=== Exercise requirements ===
Write out nothing but the lines from the one containing "As depicted in" through the last line below, both included, and without the pictures.

=== Material ===
==========
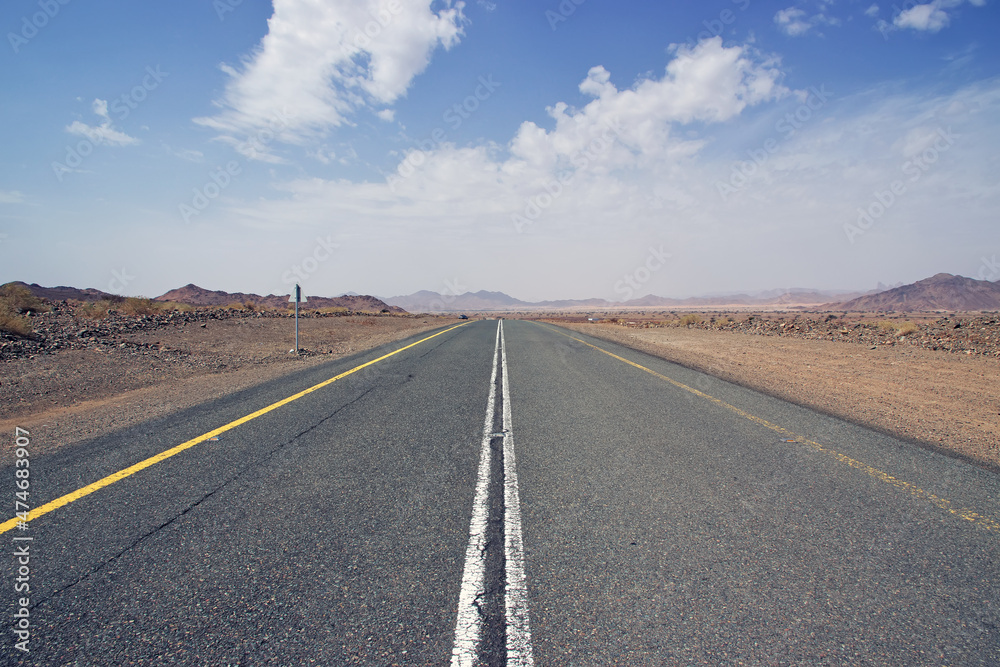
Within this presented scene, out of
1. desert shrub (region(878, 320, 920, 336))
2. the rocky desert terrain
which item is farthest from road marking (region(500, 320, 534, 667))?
desert shrub (region(878, 320, 920, 336))

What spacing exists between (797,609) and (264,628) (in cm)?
263

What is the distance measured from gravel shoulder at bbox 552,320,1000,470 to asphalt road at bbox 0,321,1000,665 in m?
1.22

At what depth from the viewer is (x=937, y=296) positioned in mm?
119188

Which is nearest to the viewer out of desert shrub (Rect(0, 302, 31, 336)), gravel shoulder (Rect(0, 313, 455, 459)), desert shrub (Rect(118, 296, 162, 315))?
gravel shoulder (Rect(0, 313, 455, 459))

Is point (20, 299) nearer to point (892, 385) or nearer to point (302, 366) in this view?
point (302, 366)

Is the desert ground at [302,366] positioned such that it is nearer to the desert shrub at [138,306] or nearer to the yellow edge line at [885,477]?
the yellow edge line at [885,477]

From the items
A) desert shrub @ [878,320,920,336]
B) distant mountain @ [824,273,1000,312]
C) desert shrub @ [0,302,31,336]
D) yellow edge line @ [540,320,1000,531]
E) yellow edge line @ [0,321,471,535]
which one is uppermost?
distant mountain @ [824,273,1000,312]

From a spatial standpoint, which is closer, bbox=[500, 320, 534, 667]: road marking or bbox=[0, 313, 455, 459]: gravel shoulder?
bbox=[500, 320, 534, 667]: road marking

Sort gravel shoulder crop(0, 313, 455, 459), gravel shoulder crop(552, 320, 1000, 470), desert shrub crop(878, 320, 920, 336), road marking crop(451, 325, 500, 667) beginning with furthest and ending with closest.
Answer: desert shrub crop(878, 320, 920, 336) < gravel shoulder crop(0, 313, 455, 459) < gravel shoulder crop(552, 320, 1000, 470) < road marking crop(451, 325, 500, 667)

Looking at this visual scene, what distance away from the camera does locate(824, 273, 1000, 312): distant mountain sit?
4409 inches

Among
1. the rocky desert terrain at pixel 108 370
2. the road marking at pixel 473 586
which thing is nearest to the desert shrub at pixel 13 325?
the rocky desert terrain at pixel 108 370

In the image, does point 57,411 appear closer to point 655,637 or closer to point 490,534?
point 490,534

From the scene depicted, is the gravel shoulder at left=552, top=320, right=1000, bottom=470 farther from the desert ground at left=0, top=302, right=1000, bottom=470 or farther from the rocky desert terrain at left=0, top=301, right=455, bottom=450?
the rocky desert terrain at left=0, top=301, right=455, bottom=450

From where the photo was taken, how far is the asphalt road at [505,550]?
217 cm
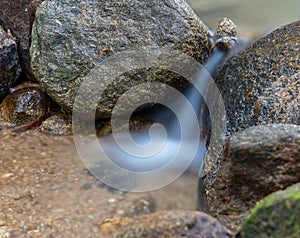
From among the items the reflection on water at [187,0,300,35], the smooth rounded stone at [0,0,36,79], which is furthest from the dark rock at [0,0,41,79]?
the reflection on water at [187,0,300,35]

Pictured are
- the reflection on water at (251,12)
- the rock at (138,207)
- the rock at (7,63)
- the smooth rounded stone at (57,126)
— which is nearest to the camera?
the rock at (138,207)

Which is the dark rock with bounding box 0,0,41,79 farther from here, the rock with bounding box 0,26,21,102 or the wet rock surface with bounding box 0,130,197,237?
the wet rock surface with bounding box 0,130,197,237

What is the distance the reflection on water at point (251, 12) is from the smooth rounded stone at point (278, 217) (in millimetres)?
4666

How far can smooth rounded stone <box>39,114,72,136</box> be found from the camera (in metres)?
4.75

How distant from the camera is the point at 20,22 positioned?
547cm

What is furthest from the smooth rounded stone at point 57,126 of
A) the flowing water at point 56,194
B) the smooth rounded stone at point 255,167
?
the smooth rounded stone at point 255,167

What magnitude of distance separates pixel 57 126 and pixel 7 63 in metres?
1.10

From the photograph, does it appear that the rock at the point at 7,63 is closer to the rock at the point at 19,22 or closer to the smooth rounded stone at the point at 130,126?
the rock at the point at 19,22

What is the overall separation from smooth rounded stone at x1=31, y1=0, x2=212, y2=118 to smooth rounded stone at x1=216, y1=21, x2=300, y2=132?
70 cm

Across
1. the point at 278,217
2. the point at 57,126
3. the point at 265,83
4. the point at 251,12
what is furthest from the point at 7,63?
the point at 251,12

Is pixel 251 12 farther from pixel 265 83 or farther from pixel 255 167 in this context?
pixel 255 167

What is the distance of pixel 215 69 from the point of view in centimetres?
530

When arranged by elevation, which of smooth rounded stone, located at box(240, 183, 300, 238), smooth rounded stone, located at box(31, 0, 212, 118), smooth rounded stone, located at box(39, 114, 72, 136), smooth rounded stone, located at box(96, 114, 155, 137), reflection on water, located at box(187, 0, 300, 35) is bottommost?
smooth rounded stone, located at box(240, 183, 300, 238)

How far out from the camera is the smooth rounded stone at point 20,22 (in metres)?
5.38
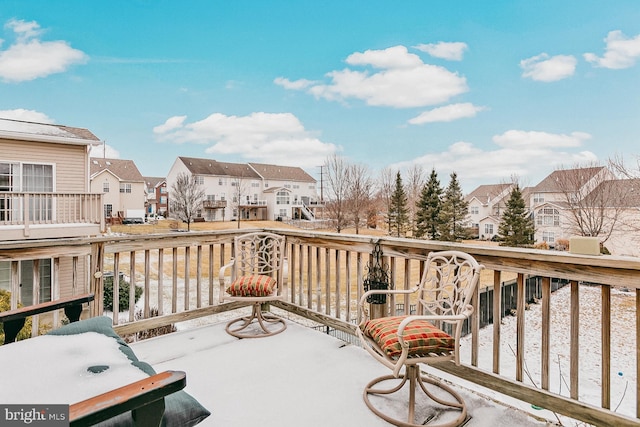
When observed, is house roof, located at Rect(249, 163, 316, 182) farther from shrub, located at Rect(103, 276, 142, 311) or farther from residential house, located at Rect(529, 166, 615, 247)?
shrub, located at Rect(103, 276, 142, 311)

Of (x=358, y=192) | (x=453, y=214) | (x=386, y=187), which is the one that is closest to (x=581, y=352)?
(x=358, y=192)

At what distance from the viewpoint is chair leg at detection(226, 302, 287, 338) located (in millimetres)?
3168

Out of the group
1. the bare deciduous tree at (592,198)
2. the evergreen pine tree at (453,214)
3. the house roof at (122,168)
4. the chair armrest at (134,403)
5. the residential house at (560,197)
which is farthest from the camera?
the house roof at (122,168)

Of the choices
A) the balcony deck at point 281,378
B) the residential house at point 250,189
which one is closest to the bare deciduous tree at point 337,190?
the residential house at point 250,189

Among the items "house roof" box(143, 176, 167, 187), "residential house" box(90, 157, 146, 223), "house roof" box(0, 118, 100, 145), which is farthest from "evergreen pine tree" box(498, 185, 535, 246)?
"house roof" box(143, 176, 167, 187)

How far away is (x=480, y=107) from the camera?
26953 mm

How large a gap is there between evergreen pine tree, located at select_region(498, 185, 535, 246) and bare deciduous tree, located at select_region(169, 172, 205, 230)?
72.1ft

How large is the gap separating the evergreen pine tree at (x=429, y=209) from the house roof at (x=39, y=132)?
19863mm

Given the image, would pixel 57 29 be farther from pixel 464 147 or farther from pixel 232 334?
pixel 464 147

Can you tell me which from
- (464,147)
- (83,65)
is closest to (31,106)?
(83,65)

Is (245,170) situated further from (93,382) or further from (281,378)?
(93,382)

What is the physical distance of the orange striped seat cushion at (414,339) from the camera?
1.80 m

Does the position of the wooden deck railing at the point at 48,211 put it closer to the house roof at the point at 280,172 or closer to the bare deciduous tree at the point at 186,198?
the bare deciduous tree at the point at 186,198

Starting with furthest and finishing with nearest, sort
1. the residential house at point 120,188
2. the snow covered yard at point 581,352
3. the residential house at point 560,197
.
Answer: the residential house at point 120,188
the residential house at point 560,197
the snow covered yard at point 581,352
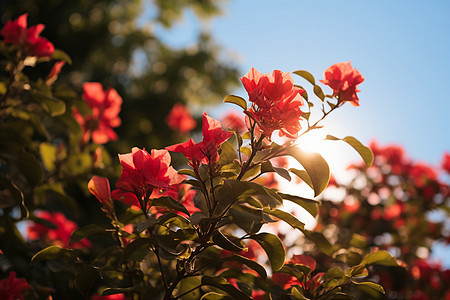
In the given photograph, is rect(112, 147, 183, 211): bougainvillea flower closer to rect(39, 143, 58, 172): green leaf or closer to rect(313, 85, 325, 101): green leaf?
rect(313, 85, 325, 101): green leaf

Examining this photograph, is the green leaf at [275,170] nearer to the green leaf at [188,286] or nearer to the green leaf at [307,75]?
the green leaf at [307,75]

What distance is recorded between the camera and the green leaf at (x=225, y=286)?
798mm

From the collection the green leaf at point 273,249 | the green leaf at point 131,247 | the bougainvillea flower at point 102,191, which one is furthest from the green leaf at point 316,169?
the bougainvillea flower at point 102,191

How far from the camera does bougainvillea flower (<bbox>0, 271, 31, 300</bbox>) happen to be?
3.16 ft

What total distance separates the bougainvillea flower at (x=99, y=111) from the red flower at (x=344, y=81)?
1211mm

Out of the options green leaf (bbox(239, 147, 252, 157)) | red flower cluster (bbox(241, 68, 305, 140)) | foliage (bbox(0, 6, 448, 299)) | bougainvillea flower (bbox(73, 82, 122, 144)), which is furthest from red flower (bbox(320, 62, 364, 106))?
bougainvillea flower (bbox(73, 82, 122, 144))

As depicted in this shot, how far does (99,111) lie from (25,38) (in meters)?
0.54

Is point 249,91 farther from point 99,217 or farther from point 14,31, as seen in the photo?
point 99,217

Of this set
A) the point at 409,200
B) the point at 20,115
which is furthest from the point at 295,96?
the point at 409,200

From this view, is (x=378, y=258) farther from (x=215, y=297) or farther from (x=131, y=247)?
(x=131, y=247)

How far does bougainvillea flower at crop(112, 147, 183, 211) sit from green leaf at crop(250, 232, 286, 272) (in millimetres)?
216

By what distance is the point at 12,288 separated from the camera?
97cm

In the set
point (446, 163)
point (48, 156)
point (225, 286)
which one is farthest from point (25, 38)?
point (446, 163)

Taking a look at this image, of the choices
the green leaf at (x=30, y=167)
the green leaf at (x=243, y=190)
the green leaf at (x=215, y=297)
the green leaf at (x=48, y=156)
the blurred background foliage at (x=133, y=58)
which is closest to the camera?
the green leaf at (x=243, y=190)
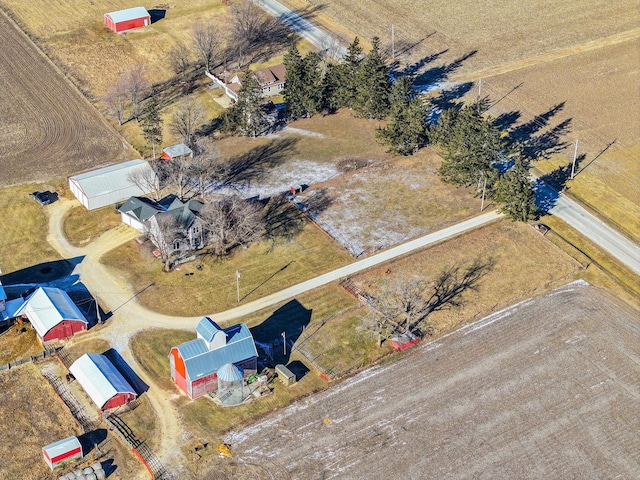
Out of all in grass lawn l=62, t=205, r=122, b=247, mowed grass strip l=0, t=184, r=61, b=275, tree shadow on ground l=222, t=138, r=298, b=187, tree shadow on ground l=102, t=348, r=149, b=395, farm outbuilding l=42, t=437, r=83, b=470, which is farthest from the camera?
tree shadow on ground l=222, t=138, r=298, b=187

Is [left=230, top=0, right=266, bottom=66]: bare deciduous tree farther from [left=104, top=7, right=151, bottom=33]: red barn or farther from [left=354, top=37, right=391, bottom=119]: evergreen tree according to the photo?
[left=354, top=37, right=391, bottom=119]: evergreen tree

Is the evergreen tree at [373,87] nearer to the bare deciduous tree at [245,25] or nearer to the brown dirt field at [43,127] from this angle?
the bare deciduous tree at [245,25]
==========
=== Solved exercise ===
As depicted in this shot, how far does (99,111) lie from (25,38) (in meters)?
0.54

Is point 249,91 farther from point 99,217 or farther from point 14,31, as seen in the photo?
point 99,217

Of this set
A) the point at 409,200
B) the point at 20,115
which is furthest from the point at 295,96?
the point at 409,200

From this view, is (x=378, y=258) farther from (x=215, y=297) or farther from (x=131, y=247)?
(x=131, y=247)

How far does bougainvillea flower at crop(112, 147, 183, 211) sit from green leaf at crop(250, 232, 286, 272) (in millimetres)?
216

By what distance is the point at 12,288 separated from the camera?
97cm

In the set
point (446, 163)
point (48, 156)
point (225, 286)
which one is farthest from point (25, 38)?
point (446, 163)

Taking a look at this image, of the choices
the green leaf at (x=30, y=167)
the green leaf at (x=243, y=190)
the green leaf at (x=215, y=297)
the green leaf at (x=48, y=156)
the blurred background foliage at (x=133, y=58)
which is closest to the camera?
the green leaf at (x=243, y=190)
Out of all in grass lawn l=62, t=205, r=122, b=247, mowed grass strip l=0, t=184, r=61, b=275, tree shadow on ground l=222, t=138, r=298, b=187, tree shadow on ground l=102, t=348, r=149, b=395, farm outbuilding l=42, t=437, r=83, b=470, which is farthest from the camera?
tree shadow on ground l=222, t=138, r=298, b=187

Is [left=230, top=0, right=266, bottom=66]: bare deciduous tree farther from [left=104, top=7, right=151, bottom=33]: red barn or farther from [left=354, top=37, right=391, bottom=119]: evergreen tree according to the photo?
[left=354, top=37, right=391, bottom=119]: evergreen tree

Is the evergreen tree at [373,87] nearer to the bare deciduous tree at [245,25] or nearer to the brown dirt field at [43,127] from this angle?
the bare deciduous tree at [245,25]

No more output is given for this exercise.